Search for Hospital Records
The FBI attempted to retrieve Mixon’s hospital records from Coahoma County Hospital. The FBI spoke with a Medical Records Specialist at Northwest Mississippi Regional Medical Center (“Northwest”) in Clarksdale, who stated that Northwest took control over Coahoma County Hospital. However, the Medical Records Specialist noted that Northwest only retains patient records for a period of ten to fifteen years. As part of the normal course of its business, Northwest destroys records that are more than fifteen years old.
In addition, the FBI attempted to locate Dr. Joseph Jones, who was quoted in the 1959 Chicago Defender article by Burleigh Hines. In the article, Dr. Jones noted that Mixon had multiple abrasions and bruises on his face, head, abdomen, and legs, as well as brain injuries and head fractures, and he surmised that these injuries could have been the result of “hav[ing] been dragged by a car, perhaps, over some grass.” However, the FBI verified that Dr. Jones and his wife last resided in Clarksdale, Mississippi in 1967. According to community members,
Dr. Jones has since died.
Search of Databases
The FBI’s search of the records maintained at the Southern Poverty Law Center produced Burleigh Hines’s October 31, 1959 article in the Chicago Defender, and two articles from the Pittsburgh Carrier from November 1959. The FBI’s search of microfiche records of the Clarksdale Press Register found three references to Mixon: one indicating that he had been admitted to the Coahoma County Hospital; a second stating that he was critically ill; and a third reporting his death as a result of a hit-and-run accident. The FBI’s request for records from the following offices were met with negative results: the Quitman County Sheriff’s Office; the Mississippi Attorney General’s Office; the Mississippi Department of Public Safety; the University of Southern Mississippi Library; and the National Association for the Advancement for Colored People.
Legal Analysis
This matter does not constitute a prosecutable violation of the federal criminal civil rights statutes. First, no subject or witness has been identified. Second, even if a living subject could be identified, there is insufficient evidence to prove that Mixon’s death violated a federal criminal civil rights statute that was in effect in 1959. For example, there is no evidence that a subject acted under color of law, pursuant to 18 U.S.C. § 242, that a subject conspired with another person or persons to deprive Mixon of a federal right, as required by 18 U.S.C. § 241, or that the subject used force to willfully kill Mixon because of Mixon’s race and because Mixon was enjoying private employment, in violation of 18 U.S.C. § 245(b)(2)(C).
Additionally, even if it were possible to locate evidence indicating that the victims were murdered and their murderers were identified, prior to 1994, federal criminal civil rights violations were not capital offenses, thereby subjecting them to a five-year statute of limitations.
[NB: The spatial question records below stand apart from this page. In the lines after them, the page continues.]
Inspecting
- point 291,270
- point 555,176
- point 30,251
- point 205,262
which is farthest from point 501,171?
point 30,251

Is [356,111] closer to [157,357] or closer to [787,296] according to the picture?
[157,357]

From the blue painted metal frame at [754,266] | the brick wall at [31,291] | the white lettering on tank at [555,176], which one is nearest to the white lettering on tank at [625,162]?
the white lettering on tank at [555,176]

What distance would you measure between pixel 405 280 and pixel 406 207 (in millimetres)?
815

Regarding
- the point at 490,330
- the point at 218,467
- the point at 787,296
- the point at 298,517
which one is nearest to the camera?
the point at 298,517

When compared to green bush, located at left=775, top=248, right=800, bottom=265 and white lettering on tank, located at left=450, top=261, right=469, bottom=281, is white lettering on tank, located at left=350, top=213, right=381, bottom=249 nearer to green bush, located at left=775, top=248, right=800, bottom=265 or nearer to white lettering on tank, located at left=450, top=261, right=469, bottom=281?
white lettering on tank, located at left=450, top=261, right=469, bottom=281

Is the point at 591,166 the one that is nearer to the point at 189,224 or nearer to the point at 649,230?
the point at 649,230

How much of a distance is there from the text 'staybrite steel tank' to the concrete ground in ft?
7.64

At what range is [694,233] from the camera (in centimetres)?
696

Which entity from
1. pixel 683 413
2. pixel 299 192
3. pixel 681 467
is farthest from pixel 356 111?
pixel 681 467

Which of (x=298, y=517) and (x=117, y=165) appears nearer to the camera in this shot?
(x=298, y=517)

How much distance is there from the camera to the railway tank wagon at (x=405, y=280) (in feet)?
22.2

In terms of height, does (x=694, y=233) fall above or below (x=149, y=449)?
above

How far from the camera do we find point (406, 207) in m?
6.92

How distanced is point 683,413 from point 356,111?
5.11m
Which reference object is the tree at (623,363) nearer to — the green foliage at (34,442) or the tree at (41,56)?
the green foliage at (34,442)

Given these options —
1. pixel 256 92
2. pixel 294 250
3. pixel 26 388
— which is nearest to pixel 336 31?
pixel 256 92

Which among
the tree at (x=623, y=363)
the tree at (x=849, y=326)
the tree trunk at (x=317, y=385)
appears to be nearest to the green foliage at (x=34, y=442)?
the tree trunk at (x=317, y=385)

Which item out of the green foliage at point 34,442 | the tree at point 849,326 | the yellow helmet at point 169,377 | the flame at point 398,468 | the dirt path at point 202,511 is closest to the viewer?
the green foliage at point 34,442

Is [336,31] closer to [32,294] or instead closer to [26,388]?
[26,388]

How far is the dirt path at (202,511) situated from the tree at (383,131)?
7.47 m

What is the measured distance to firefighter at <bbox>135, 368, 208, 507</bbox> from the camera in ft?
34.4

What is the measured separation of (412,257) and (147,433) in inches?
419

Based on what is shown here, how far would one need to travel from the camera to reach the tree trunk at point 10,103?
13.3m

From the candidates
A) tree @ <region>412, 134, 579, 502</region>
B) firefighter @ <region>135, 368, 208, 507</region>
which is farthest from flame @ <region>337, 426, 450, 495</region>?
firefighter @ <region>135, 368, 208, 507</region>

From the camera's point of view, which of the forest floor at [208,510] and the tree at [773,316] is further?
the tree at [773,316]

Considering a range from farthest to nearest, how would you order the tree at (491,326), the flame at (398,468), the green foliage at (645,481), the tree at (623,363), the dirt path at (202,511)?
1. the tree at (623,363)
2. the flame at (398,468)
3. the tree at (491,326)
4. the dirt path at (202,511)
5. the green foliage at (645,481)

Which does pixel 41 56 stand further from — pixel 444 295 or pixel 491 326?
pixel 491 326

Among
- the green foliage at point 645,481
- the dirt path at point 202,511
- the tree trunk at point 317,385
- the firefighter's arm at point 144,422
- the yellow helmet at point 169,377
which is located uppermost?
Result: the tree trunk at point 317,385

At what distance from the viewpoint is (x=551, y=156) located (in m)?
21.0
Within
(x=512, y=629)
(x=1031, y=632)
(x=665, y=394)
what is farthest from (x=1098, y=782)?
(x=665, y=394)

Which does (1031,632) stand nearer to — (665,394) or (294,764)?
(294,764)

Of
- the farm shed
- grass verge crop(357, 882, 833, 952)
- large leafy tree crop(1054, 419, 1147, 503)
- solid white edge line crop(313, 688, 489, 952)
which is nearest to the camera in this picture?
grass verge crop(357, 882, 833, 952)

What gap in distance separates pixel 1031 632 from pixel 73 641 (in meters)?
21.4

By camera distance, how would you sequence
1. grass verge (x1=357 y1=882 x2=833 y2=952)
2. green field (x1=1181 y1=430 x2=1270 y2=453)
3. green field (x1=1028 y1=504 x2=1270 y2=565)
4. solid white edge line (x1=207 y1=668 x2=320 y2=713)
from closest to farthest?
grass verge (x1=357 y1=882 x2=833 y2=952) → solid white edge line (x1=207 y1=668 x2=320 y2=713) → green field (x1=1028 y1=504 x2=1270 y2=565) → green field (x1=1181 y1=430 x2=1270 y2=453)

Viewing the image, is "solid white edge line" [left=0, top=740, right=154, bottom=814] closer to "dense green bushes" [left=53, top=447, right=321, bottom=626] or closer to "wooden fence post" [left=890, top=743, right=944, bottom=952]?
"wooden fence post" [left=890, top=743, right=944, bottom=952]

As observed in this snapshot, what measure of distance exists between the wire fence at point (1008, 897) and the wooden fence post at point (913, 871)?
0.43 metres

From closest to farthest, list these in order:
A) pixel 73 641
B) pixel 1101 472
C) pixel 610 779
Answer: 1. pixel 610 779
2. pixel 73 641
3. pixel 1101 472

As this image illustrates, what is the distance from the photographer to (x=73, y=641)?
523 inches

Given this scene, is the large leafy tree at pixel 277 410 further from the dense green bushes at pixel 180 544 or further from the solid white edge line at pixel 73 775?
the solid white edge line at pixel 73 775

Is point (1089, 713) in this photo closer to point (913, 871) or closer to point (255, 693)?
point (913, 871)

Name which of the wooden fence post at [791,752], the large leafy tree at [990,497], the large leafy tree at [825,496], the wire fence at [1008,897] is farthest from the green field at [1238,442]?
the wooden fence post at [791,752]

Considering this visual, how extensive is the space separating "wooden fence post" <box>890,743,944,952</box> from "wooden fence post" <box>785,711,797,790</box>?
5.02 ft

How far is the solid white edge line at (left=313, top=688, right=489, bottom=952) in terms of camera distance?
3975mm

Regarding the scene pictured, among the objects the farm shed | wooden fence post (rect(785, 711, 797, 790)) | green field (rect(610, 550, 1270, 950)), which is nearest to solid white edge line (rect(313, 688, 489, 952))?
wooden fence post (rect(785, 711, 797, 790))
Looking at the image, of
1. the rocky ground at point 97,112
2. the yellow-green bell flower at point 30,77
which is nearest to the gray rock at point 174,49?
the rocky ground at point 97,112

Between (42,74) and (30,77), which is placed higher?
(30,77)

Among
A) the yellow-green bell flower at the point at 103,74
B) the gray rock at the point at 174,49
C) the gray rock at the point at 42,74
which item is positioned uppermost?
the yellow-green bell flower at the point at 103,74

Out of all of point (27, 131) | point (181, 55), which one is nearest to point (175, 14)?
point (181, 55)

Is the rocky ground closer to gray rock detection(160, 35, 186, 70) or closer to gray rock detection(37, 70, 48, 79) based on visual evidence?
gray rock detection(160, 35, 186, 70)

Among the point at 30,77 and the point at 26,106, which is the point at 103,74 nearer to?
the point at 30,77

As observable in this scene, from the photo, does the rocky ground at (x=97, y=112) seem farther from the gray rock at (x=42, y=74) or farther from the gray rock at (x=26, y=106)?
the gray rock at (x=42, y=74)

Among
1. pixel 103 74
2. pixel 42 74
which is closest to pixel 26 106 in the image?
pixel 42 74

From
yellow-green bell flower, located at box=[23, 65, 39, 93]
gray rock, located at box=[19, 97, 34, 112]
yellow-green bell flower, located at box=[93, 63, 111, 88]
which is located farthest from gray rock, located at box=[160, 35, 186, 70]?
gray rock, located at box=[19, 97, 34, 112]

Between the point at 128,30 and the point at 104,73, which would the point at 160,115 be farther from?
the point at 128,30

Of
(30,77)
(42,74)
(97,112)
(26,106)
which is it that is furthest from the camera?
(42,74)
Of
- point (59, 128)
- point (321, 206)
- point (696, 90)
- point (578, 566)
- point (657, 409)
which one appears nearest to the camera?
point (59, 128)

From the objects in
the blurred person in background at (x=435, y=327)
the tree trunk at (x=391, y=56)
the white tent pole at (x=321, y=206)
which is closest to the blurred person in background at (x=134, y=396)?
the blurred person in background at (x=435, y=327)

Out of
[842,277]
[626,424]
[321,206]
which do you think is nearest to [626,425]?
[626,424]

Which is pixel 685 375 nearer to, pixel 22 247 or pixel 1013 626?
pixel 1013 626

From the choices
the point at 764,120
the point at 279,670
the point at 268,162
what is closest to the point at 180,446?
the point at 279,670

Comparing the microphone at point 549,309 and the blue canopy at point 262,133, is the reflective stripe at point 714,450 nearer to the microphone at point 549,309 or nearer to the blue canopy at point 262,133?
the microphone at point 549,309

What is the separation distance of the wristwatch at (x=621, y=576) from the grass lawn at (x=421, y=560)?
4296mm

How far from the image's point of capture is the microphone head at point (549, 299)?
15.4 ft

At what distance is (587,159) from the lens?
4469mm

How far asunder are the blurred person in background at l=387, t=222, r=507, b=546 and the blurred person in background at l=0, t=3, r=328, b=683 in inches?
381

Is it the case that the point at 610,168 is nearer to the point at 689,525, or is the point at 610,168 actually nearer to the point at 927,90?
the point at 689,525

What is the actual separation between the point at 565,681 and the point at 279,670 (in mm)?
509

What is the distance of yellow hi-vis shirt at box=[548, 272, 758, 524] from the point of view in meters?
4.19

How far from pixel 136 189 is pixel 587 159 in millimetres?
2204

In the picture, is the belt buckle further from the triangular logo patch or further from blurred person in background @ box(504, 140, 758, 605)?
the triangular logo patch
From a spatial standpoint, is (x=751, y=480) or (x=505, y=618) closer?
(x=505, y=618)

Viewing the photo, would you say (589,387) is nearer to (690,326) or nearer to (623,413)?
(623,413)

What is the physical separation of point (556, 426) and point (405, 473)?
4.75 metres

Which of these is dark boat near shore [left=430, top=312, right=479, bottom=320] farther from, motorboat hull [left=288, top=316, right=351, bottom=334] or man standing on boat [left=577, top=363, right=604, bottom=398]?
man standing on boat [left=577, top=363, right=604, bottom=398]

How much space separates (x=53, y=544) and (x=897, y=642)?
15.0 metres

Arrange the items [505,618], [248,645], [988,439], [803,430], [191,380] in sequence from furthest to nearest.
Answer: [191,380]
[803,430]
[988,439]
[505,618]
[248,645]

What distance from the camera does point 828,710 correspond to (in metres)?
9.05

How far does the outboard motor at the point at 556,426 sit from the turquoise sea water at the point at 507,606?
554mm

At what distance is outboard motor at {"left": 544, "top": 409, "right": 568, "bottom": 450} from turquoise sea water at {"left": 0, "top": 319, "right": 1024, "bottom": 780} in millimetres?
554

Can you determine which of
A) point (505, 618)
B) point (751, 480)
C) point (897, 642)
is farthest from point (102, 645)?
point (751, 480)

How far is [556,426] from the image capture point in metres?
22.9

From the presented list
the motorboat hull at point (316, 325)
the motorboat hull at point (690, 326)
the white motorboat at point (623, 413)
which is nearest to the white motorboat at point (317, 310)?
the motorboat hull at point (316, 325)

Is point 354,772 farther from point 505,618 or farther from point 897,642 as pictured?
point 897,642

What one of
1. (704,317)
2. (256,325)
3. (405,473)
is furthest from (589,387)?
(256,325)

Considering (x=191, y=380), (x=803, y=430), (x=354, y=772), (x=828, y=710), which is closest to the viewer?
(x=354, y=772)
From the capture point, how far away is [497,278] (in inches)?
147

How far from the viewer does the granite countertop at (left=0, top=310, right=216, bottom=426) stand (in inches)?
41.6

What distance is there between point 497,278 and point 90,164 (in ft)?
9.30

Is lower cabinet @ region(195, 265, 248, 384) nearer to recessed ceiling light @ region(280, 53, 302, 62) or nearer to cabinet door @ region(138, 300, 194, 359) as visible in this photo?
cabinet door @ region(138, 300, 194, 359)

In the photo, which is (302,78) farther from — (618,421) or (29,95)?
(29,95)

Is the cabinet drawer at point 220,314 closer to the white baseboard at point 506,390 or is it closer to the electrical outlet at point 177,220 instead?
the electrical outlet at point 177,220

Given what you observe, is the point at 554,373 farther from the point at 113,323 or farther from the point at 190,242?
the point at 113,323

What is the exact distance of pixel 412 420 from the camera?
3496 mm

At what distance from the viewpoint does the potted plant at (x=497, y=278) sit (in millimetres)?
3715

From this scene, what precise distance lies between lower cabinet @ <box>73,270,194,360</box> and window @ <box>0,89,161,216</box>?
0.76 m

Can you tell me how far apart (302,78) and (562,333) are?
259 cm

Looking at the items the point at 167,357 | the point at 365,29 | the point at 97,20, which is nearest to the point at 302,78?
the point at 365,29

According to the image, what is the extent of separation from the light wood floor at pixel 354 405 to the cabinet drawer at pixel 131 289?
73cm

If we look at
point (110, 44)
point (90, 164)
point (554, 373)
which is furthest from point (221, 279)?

See 18 U.S.C. § 3282(a). In 1994, some of these civil rights statutes, including 18 U.S.C. § 242, were amended to provide the death penalty for violations resulting in death, thereby eliminating the statute of limitations. See 18 U.S.C. § 3281 (“An indictment for any offense punishable by death may be found at any time without limitation.”). However, the Ex Post Facto Clause prohibits the retroactive application of the 1994 increase in penalties and the resultant change in the statute of limitations to the detriment of criminal defendants. Stogner v. California, 539 U.S. 607, 611 (2003). The Civil Rights Division has used non-civil rights statutes to overcome the statute of limitations challenge in certain cases, such as those occurring on federal land and those involving kidnapping resulting in death. However, the facts of the present case do not lend themselves to prosecution under other statutes.
Based on the foregoing, this matter lacks prosecutive merit and should be closed. Additionally, because no subjects have been, or are likely to be identified, this matter will not be forwarded to the state for prosecutive review.